Start of Exercise inputs

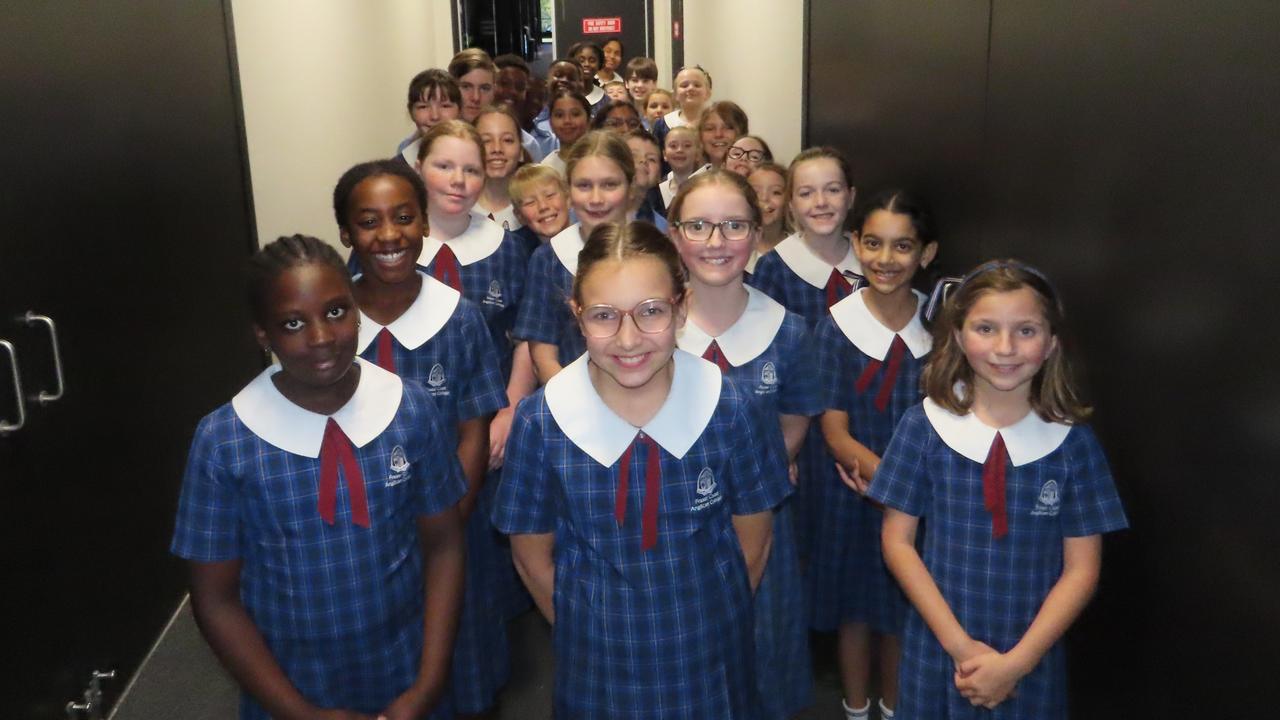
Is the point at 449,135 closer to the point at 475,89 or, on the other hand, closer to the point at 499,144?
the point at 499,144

End of Exercise inputs
Start of Exercise inputs

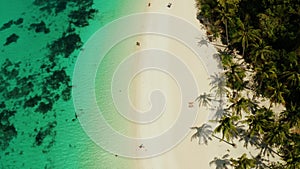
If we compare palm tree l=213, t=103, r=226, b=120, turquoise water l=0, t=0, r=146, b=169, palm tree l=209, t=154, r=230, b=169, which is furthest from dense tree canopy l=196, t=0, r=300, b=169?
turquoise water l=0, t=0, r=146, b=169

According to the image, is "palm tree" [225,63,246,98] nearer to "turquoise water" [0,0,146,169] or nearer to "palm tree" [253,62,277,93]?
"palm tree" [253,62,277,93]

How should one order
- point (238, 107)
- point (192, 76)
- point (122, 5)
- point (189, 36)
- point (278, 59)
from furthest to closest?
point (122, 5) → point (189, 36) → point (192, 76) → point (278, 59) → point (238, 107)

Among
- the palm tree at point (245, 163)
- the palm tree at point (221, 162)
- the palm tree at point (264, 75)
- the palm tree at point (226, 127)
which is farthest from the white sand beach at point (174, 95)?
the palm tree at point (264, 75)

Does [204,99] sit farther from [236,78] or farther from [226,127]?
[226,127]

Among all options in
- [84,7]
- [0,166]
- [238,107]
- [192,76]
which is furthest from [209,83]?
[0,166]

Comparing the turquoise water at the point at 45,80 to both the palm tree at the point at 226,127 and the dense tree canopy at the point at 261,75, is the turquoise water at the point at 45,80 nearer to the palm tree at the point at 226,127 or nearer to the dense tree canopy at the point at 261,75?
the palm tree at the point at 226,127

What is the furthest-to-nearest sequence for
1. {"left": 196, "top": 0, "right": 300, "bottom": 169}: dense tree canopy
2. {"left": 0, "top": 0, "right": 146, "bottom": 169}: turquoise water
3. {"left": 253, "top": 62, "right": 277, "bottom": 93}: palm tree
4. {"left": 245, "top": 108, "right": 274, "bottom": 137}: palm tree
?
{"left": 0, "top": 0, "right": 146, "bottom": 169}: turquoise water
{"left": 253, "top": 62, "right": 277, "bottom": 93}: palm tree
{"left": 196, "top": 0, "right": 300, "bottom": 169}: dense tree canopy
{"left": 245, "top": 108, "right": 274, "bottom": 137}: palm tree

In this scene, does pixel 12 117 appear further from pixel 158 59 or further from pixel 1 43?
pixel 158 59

End of Exercise inputs

_Task:_ Pull out each line of the records above that contains the word "furthest". Case counts.

_Answer to this task:_
If we compare palm tree l=213, t=103, r=226, b=120, turquoise water l=0, t=0, r=146, b=169, palm tree l=209, t=154, r=230, b=169, which is furthest from dense tree canopy l=196, t=0, r=300, b=169?
from furthest to closest?
which is furthest from [209,83]?
What is the furthest-to-nearest sequence for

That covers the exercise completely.